High-throughput, spatially resolved gene expression techniques are poised to be transformative across biology by overcoming a central limitation in single-cell biology: the lack of information on relationships that organize the cells into the functional groupings characteristic of tissues in complex multicellular organisms. Spatial expression is particularly interesting in the mammalian brain, which has a highly defined structure, strong spatial constraint in its organization, and detailed multimodal phenotypes for cells and ensembles of cells that can be linked to mesoscale properties such as projection patterns, and from there, to circuits generating behavior. However, as with any type of expression data, cross-dataset benchmarking of spatial data is a crucial first step. Here, we assess the replicability, with reference to canonical brain subdivisions, between the Allen Institute's in situ hybridization data from the adult mouse brain (Allen Brain Atlas (ABA)) and a similar dataset collected using spatial transcriptomics (ST). With the advent of tractable spatial techniques, for the first time, we are able to benchmark the Allen Institute's whole-brain, whole-transcriptome spatial expression dataset with a second independent dataset that similarly spans the whole brain and transcriptome.
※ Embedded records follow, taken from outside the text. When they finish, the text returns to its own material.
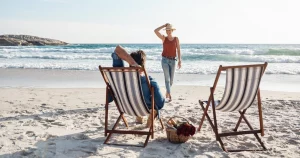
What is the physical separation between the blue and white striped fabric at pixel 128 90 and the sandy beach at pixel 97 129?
1.48 ft

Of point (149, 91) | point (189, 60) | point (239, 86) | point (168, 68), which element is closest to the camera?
point (239, 86)

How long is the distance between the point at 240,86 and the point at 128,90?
48.7 inches

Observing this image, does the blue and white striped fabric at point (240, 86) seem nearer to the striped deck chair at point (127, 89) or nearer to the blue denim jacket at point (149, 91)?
the blue denim jacket at point (149, 91)

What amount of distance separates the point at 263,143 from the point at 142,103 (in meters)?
1.47

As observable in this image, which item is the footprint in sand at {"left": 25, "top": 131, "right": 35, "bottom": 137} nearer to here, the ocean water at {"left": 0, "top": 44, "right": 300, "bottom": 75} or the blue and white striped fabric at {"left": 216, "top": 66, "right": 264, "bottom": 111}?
the blue and white striped fabric at {"left": 216, "top": 66, "right": 264, "bottom": 111}

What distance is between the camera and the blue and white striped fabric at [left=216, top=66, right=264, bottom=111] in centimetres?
347

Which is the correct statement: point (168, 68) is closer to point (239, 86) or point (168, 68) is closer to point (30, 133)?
point (239, 86)

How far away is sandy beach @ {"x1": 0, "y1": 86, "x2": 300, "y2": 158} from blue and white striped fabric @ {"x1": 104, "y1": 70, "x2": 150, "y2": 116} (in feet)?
1.48

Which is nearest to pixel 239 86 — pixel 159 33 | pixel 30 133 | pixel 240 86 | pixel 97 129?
pixel 240 86

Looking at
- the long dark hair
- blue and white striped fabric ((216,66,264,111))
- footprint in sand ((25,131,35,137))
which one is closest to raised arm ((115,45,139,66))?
the long dark hair

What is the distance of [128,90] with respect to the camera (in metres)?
3.63

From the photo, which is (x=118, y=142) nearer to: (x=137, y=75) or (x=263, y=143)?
(x=137, y=75)

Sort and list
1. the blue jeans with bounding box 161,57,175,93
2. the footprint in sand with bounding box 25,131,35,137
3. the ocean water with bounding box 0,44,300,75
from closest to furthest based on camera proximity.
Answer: the footprint in sand with bounding box 25,131,35,137, the blue jeans with bounding box 161,57,175,93, the ocean water with bounding box 0,44,300,75

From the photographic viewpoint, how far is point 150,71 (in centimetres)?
1277
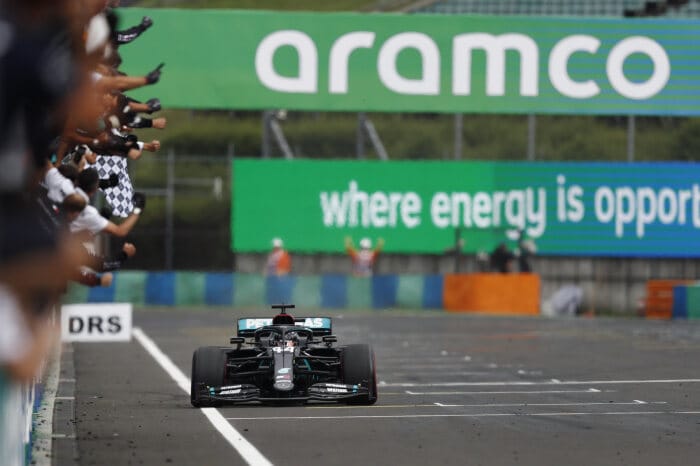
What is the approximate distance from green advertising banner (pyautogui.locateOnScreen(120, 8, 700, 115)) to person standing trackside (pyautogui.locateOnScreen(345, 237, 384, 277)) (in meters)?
3.35

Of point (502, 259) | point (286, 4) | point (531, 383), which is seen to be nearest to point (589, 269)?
Answer: point (502, 259)

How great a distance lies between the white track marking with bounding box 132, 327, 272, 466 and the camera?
518 inches

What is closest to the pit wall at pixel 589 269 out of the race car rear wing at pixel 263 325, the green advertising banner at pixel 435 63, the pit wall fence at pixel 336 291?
the pit wall fence at pixel 336 291

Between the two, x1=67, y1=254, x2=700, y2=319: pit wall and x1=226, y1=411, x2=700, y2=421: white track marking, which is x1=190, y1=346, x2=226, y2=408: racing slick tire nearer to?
x1=226, y1=411, x2=700, y2=421: white track marking

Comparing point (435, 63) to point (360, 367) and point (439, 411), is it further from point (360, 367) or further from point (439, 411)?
point (439, 411)

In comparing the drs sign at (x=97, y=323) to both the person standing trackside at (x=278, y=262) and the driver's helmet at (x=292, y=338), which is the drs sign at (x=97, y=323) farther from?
the person standing trackside at (x=278, y=262)

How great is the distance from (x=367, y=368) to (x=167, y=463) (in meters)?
5.22

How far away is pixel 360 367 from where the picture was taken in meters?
17.8

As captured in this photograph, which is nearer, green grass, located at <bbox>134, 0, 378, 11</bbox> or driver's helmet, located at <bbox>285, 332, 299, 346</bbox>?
driver's helmet, located at <bbox>285, 332, 299, 346</bbox>

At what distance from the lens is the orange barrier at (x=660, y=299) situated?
139 ft

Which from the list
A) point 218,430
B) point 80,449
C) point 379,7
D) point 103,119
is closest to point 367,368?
point 218,430

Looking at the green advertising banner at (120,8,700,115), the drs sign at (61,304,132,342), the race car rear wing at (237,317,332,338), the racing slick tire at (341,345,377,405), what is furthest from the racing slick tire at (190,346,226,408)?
the green advertising banner at (120,8,700,115)

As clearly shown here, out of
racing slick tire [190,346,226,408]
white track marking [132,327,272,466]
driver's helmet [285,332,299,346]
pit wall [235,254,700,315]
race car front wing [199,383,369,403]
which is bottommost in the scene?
white track marking [132,327,272,466]

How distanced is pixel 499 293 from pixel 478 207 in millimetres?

We use regularized linear regression (LASSO), linear regression, and correlation-based feature selection in a supervised learning framework to classify expression samples relative to their assayed location. We show that Allen Reference Atlas labels are classifiable using transcription in both data sets, but that performance is higher in the ABA than in ST. Furthermore, models trained in one dataset and tested in the opposite dataset do not reproduce classification performance bidirectionally. While an identifying expression profile can be found for a given brain area, it does not generalize to the opposite dataset. In general, we found that canonical brain area labels are classifiable in gene expression space within dataset and that our observed performance is not merely reflecting physical distance in the brain. However, we also show that cross-platform classification is not robust. Emerging spatial datasets from the mouse brain will allow further characterization of cross-dataset replicability ultimately providing a valuable reference set for understanding the cell biology of the brain.
高通量、空间分辨的基因表达技术有望通过克服单细胞生物学的一个核心限制而在生物学领域产生变革:缺乏将细胞组织成复杂多细胞生物体组织特征的功能分组的信息。在哺乳动物大脑中,空间表达特别有趣,因为它具有高度定义的结构、强烈的组织空间约束,以及可以与中尺度性质(如投射模式)相关联的细胞和细胞集合的详细多模态表型,从而产生行为。然而,与任何类型的表达数据一样,空间数据的跨数据集基准测试是至关重要的第一步。在这里,我们评估了艾伦研究所(Allen Institute)的原位杂交数据(来自成年小鼠大脑的 Allen 大脑图谱(Allen Brain Atlas (ABA)))与使用空间转录组学(ST)收集的类似数据集之间的可重复性,参考了经典的大脑细分。随着可行的空间技术的出现,我们首次能够使用第二个独立数据集(同样涵盖整个大脑和转录组)来基准测试 Allen 研究所的全脑、全转录组空间表达数据集。我们使用正则化线性回归(LASSO)、线性回归和基于相关性的特征选择在监督学习框架中对表达样本进行分类,以相对于其检测位置。我们表明,使用两个数据集的转录本都可以对 Allen 参考图谱标签进行分类,但在 ABA 中的性能高于 ST。此外,在一个数据集上训练并在相反数据集上测试的模型不能双向再现分类性能。虽然可以为给定的大脑区域找到识别表达谱,但它不能推广到相反的数据集。总的来说,我们发现经典的大脑区域标签在数据集内的基因表达空间中是可分类的,我们观察到的性能不仅仅反映了大脑中的物理距离。然而,我们也表明,跨平台分类是不稳定的。来自小鼠大脑的新兴空间数据集将允许进一步表征跨数据集的可重复性,最终为理解大脑的细胞生物学提供有价值的参考集。